Excerpted passage:

────────────────────────────────────────

South Carolina’s push to be 49th state with hate crime law stalls
It took South Carolina lawmakers only two months to act when a female college student was kidnapped and killed by a man posing as an Uber driver. The Legislature acted swiftly to prevent such crimes in the future.
By comparison, state Rep. Wendell Gilliard says, more than six years have passed since the racist murders of nine African Americans at the Emanuel AME Church in Charleston, and the Legislature has yet to take action to add punishment to victims of crimes motivated by bias against a particular group. That makes South Carolina one of only two states — the other being Wyoming — without a hate crimes law.
“It was wrong what happened to that young woman,” Gilliard said of the college student. “Nobody should ever meet their demise in such a way. But when you look at the Mother Emanuel Nine, we have this bill that has been waiting patiently now for six years.”
White House call logs do not list calls made by Trump as he watched the Jan. 6 violence unfold on TV, nor do they list calls made directly to him.
The Clementa C. Pinckney Hate Crimes Act is named for the pastor who died in the attack. Pinckney was also a state senator. The bill would add up to five years in prison for someone convicted of murder, assault or other violent crime fueled by hatred of the victim’s race, sexual orientation, gender, religion or disability.
The bill currently sits in the Senate. The clock is ticking. If senators don’t approve the proposal by the end of their session in May, everything goes back to square one.
“We have great senators over there,” Gilliard said. “But now we need them to stand up. Show a little backbone.”
Efforts to pass a hate crimes law in Wyoming, where the killing of gay college student Matthew Shepard led to the federal hate crimes law, have repeatedly failed including in 2021. There is no indication the issue will come up in the session that starts Monday.

────────────────────────────────────────

Given records:

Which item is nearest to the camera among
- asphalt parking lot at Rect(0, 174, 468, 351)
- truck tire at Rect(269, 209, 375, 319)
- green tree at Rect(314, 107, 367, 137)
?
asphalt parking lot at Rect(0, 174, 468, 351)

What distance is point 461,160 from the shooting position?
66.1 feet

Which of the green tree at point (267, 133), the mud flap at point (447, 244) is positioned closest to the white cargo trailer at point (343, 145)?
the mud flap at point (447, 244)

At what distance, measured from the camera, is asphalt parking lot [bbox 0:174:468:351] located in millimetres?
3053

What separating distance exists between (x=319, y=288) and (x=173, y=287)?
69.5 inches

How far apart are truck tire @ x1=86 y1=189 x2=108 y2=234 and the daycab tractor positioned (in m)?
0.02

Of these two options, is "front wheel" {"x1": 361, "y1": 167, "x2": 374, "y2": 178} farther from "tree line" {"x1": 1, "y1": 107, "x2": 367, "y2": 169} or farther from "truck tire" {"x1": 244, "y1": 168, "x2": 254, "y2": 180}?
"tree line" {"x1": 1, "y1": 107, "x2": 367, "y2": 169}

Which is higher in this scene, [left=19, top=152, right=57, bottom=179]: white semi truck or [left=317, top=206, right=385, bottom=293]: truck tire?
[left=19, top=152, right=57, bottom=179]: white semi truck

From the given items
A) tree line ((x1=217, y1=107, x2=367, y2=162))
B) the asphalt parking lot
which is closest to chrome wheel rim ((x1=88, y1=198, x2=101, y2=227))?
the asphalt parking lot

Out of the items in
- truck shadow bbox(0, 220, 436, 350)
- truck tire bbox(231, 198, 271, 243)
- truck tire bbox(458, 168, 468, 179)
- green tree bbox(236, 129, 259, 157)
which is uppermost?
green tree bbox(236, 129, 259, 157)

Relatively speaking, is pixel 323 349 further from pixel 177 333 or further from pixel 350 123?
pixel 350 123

────────────────────────────────────────

Your goal: Reproduce the entire article above on South Carolina's stalled hate crime bill word for word.

Answer to this problem:
South Carolina’s push to be 49th state with hate crime law stalls
It took South Carolina lawmakers only two months to act when a female college student was kidnapped and killed by a man posing as an Uber driver. The Legislature acted swiftly to prevent such crimes in the future.
By comparison, state Rep. Wendell Gilliard says, more than six years have passed since the racist murders of nine African Americans at the Emanuel AME Church in Charleston, and the Legislature has yet to take action to add punishment to victims of crimes motivated by bias against a particular group. That makes South Carolina one of only two states — the other being Wyoming — without a hate crimes law.
“It was wrong what happened to that young woman,” Gilliard said of the college student. “Nobody should ever meet their demise in such a way. But when you look at the Mother Emanuel Nine, we have this bill that has been waiting patiently now for six years.”
White House call logs do not list calls made by Trump as he watched the Jan. 6 violence unfold on TV, nor do they list calls made directly to him.
The Clementa C. Pinckney Hate Crimes Act is named for the pastor who died in the attack. Pinckney was also a state senator. The bill would add up to five years in prison for someone convicted of murder, assault or other violent crime fueled by hatred of the victim’s race, sexual orientation, gender, religion or disability.
The bill currently sits in the Senate. The clock is ticking. If senators don’t approve the proposal by the end of their session in May, everything goes back to square one.
“We have great senators over there,” Gilliard said. “But now we need them to stand up. Show a little backbone.”
Efforts to pass a hate crimes law in Wyoming, where the killing of gay college student Matthew Shepard led to the federal hate crimes law, have repeatedly failed including in 2021. There is no indication the issue will come up in the session that starts Monday.